Task to complete
Duplicate the data verbatim, from the line containing "As the photo" through the end of the data, with both ends included. Omit the pictures from your copy.

════════════════

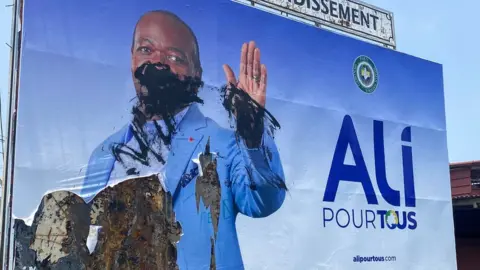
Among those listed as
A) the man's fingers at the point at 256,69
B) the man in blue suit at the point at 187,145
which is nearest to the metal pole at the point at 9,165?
the man in blue suit at the point at 187,145

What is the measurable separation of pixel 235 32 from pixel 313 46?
1.13m

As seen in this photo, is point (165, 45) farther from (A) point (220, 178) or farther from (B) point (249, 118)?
(A) point (220, 178)

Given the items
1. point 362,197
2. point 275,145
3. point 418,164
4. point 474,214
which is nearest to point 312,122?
point 275,145

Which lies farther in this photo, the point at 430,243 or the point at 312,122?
the point at 430,243

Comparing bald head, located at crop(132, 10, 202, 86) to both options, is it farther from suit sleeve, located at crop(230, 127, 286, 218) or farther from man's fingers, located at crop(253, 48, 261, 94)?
suit sleeve, located at crop(230, 127, 286, 218)

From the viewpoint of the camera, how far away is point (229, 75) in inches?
244

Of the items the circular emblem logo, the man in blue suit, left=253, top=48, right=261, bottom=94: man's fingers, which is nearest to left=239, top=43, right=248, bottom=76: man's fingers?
the man in blue suit

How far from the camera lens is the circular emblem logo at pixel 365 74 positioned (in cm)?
751

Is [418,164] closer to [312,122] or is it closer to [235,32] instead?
[312,122]

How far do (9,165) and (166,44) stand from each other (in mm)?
1848

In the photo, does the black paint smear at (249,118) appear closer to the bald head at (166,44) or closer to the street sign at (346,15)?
the bald head at (166,44)

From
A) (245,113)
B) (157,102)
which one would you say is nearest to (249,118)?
(245,113)

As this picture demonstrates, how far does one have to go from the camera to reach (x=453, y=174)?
12266 millimetres

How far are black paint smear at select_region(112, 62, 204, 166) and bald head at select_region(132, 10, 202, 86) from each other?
0.07 metres
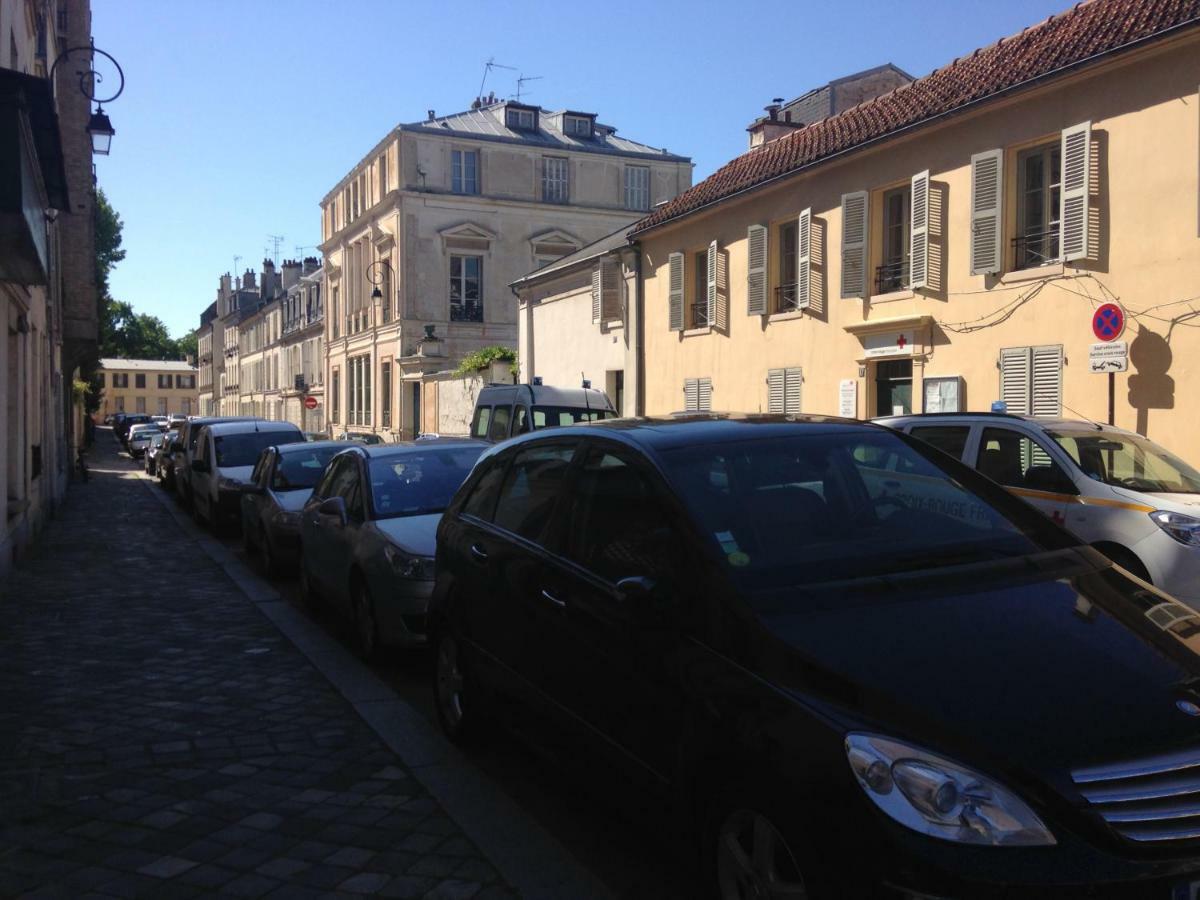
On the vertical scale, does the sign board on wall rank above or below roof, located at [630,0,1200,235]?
below

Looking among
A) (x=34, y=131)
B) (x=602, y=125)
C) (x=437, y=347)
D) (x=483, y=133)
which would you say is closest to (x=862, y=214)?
(x=34, y=131)

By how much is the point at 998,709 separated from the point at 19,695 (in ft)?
19.6

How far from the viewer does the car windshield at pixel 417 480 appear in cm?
808

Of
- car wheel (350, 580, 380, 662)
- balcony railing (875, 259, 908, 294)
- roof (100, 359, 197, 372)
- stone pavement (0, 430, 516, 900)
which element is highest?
roof (100, 359, 197, 372)

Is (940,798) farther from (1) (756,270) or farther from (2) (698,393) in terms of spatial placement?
(2) (698,393)

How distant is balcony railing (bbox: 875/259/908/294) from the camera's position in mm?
17266

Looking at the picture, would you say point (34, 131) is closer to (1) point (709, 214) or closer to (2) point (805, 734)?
(2) point (805, 734)

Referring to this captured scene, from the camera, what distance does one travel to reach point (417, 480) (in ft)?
27.9

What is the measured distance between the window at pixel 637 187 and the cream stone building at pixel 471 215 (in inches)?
1.9

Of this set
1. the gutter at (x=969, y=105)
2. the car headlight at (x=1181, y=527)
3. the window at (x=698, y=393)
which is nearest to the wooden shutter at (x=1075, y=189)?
the gutter at (x=969, y=105)

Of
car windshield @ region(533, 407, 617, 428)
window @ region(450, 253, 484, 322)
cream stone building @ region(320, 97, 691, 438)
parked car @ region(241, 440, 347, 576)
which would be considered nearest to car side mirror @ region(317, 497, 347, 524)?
parked car @ region(241, 440, 347, 576)

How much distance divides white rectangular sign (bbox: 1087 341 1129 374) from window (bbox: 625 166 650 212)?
119 feet

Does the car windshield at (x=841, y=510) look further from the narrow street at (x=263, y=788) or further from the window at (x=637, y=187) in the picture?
the window at (x=637, y=187)

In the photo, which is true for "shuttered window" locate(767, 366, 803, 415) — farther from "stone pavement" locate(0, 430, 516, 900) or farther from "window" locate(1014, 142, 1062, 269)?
"stone pavement" locate(0, 430, 516, 900)
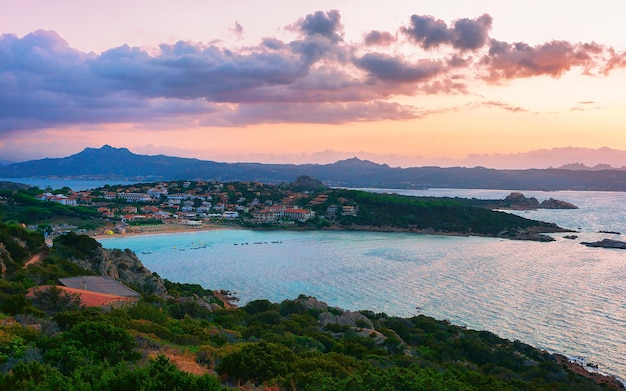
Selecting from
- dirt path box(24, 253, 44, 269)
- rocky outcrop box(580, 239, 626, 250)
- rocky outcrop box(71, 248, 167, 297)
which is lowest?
rocky outcrop box(580, 239, 626, 250)

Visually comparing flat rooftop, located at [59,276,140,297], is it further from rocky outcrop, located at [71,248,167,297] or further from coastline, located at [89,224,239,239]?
coastline, located at [89,224,239,239]

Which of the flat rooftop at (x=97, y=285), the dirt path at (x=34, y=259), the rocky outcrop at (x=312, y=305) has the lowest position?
the rocky outcrop at (x=312, y=305)

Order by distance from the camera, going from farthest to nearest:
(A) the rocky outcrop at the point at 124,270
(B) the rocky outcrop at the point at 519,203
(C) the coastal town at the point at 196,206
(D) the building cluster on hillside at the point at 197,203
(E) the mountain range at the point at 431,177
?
(E) the mountain range at the point at 431,177, (B) the rocky outcrop at the point at 519,203, (D) the building cluster on hillside at the point at 197,203, (C) the coastal town at the point at 196,206, (A) the rocky outcrop at the point at 124,270

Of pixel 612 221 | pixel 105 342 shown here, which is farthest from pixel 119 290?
pixel 612 221

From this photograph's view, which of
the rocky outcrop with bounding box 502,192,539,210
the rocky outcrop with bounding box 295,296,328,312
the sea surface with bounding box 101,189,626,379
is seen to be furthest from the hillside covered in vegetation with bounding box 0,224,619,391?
the rocky outcrop with bounding box 502,192,539,210

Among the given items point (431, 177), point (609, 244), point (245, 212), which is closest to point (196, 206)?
point (245, 212)

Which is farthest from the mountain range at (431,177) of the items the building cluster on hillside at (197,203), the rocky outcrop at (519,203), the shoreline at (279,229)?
the shoreline at (279,229)

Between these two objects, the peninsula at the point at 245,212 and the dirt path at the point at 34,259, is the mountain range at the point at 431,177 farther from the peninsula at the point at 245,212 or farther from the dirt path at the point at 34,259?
the dirt path at the point at 34,259
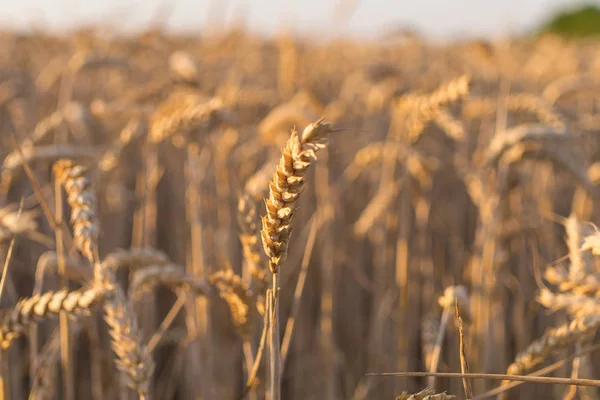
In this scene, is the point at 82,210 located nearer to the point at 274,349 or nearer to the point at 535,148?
the point at 274,349

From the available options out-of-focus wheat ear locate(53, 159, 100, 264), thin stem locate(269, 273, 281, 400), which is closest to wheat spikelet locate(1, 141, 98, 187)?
out-of-focus wheat ear locate(53, 159, 100, 264)

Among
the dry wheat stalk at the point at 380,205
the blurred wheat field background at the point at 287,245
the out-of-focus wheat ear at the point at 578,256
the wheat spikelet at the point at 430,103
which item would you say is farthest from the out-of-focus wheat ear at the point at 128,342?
the dry wheat stalk at the point at 380,205

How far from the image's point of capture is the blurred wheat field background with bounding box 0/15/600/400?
950 mm

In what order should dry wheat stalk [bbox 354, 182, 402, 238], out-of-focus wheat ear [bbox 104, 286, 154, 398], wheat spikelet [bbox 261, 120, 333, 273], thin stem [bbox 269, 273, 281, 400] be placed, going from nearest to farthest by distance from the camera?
wheat spikelet [bbox 261, 120, 333, 273], thin stem [bbox 269, 273, 281, 400], out-of-focus wheat ear [bbox 104, 286, 154, 398], dry wheat stalk [bbox 354, 182, 402, 238]

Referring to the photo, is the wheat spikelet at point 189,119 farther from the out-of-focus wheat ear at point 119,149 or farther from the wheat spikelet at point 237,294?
the wheat spikelet at point 237,294

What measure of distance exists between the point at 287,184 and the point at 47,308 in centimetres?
46

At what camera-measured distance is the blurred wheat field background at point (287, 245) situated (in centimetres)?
95

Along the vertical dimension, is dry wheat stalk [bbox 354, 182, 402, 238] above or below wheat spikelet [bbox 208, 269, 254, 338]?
above

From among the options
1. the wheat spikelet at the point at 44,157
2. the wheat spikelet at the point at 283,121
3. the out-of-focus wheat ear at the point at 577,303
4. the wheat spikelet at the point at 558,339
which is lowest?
the wheat spikelet at the point at 558,339

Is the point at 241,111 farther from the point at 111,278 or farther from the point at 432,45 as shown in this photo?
the point at 432,45

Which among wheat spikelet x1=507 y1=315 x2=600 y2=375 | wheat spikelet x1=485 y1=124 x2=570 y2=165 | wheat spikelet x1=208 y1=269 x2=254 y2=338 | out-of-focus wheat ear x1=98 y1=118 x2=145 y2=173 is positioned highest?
out-of-focus wheat ear x1=98 y1=118 x2=145 y2=173

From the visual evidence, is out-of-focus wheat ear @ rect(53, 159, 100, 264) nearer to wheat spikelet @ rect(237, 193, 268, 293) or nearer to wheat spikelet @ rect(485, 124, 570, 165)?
wheat spikelet @ rect(237, 193, 268, 293)

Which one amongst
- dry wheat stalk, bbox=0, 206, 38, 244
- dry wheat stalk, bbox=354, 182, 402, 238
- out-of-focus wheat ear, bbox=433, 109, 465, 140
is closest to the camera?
dry wheat stalk, bbox=0, 206, 38, 244

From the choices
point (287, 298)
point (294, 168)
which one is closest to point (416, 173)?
point (287, 298)
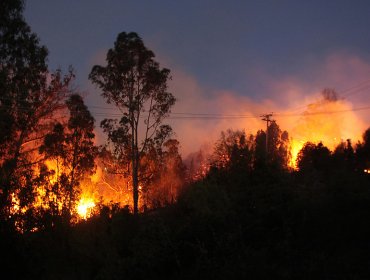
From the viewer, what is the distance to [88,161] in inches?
1337

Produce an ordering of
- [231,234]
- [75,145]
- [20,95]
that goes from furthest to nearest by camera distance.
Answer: [75,145] → [20,95] → [231,234]

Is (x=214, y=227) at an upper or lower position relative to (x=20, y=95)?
lower

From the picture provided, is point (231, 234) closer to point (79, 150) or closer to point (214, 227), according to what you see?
point (214, 227)

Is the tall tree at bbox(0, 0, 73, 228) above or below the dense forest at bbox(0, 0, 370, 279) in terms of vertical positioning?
above

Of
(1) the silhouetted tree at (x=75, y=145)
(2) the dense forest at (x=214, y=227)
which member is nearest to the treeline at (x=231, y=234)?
(2) the dense forest at (x=214, y=227)

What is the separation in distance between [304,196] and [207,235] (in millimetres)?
2920

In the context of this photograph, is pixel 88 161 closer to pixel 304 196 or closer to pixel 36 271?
pixel 36 271

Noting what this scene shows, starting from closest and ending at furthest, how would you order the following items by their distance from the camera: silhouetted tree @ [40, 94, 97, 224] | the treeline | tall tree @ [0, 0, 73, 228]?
the treeline
tall tree @ [0, 0, 73, 228]
silhouetted tree @ [40, 94, 97, 224]

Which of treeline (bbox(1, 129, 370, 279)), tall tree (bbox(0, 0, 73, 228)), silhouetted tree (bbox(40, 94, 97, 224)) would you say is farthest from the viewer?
silhouetted tree (bbox(40, 94, 97, 224))

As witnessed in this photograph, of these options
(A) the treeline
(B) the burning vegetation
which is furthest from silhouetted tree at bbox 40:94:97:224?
(A) the treeline

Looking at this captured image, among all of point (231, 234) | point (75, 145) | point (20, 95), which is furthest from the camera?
point (75, 145)

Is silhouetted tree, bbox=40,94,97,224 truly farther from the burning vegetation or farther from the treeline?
the treeline

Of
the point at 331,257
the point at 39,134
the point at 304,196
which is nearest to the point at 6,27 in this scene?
the point at 39,134

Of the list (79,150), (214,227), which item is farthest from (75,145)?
(214,227)
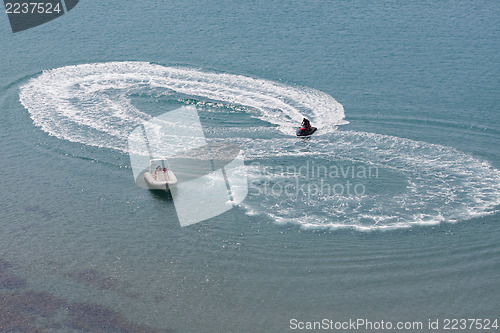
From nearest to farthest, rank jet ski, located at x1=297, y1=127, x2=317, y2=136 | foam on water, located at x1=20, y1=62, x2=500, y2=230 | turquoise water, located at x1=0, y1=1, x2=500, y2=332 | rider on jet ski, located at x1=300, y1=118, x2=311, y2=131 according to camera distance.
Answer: turquoise water, located at x1=0, y1=1, x2=500, y2=332, foam on water, located at x1=20, y1=62, x2=500, y2=230, rider on jet ski, located at x1=300, y1=118, x2=311, y2=131, jet ski, located at x1=297, y1=127, x2=317, y2=136

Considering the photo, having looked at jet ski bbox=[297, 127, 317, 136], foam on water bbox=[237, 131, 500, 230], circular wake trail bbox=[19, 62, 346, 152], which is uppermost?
circular wake trail bbox=[19, 62, 346, 152]

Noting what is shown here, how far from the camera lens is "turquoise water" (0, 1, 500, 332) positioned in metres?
33.0

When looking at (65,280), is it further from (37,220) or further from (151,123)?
(151,123)

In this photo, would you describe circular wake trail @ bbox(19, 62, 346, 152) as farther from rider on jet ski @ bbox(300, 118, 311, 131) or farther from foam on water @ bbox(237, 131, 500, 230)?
foam on water @ bbox(237, 131, 500, 230)

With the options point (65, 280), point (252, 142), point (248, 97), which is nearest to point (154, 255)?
point (65, 280)

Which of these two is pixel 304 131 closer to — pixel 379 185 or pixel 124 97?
pixel 379 185

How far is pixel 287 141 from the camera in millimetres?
47031

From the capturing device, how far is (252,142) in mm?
47062

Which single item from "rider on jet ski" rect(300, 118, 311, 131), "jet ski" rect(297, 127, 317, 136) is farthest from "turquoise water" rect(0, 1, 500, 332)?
"rider on jet ski" rect(300, 118, 311, 131)

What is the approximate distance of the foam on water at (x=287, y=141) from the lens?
127 feet

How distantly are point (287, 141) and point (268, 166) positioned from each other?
4091 millimetres

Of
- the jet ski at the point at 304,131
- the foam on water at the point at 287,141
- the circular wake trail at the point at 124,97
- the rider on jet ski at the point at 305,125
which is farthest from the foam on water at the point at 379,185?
the circular wake trail at the point at 124,97

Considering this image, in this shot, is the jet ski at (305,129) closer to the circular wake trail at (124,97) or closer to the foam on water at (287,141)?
the foam on water at (287,141)

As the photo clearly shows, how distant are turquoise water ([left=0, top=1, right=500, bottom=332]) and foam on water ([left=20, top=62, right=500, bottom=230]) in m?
0.17
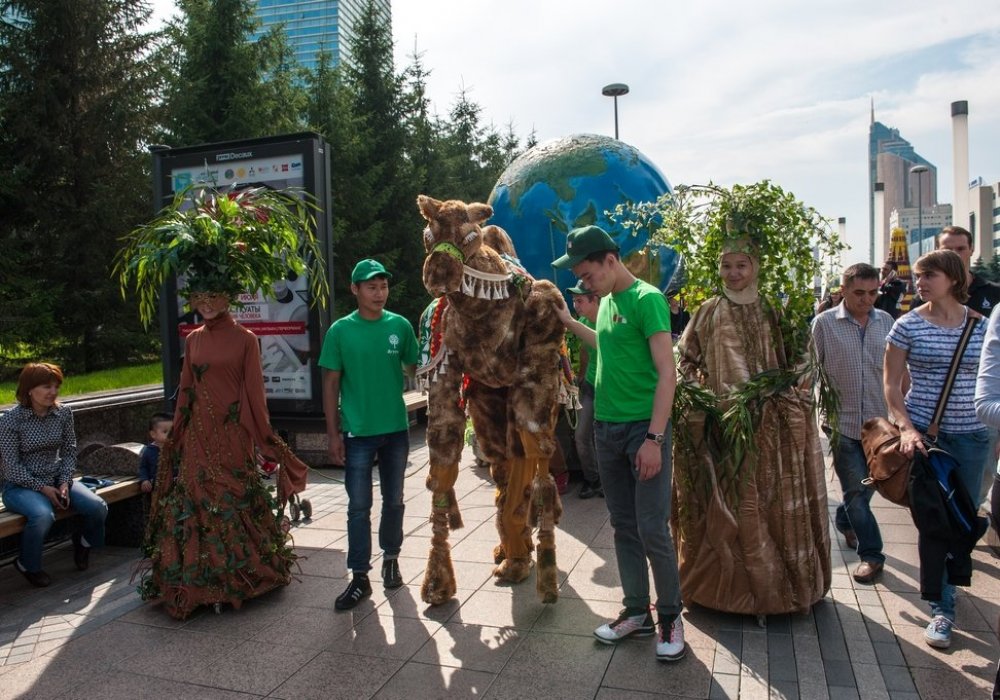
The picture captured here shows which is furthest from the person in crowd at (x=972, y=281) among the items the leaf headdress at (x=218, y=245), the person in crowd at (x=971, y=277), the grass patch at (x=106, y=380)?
the grass patch at (x=106, y=380)

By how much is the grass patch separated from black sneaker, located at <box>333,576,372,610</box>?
6.24 meters

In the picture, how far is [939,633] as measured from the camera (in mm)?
3477

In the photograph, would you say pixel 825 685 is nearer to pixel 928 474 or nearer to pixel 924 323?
pixel 928 474

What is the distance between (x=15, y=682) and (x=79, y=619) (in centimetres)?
77

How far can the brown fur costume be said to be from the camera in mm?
4094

════════════════

Output below
As the photo clearly shows, how distant are turquoise water ([left=0, top=1, right=500, bottom=332]) and foam on water ([left=20, top=62, right=500, bottom=230]) in m?
0.17
The picture captured here shows which is furthest from the person in crowd at (x=972, y=281) among the items the leaf headdress at (x=218, y=245), the person in crowd at (x=971, y=277), the grass patch at (x=106, y=380)?
the grass patch at (x=106, y=380)

By how much is the grass patch separated from black sneaker, located at <box>333,576,372,610</box>?
6.24 meters

In the picture, how far is [939,633] as measured from the camera (in mm)?
3477

In the photograph, would you say pixel 825 685 is nearer to pixel 928 474 or nearer to pixel 924 323?
pixel 928 474

What is the distance between (x=15, y=682) and (x=79, y=619) (in centimetres)?
77

How far can the brown fur costume be said to be from the camera in mm?
4094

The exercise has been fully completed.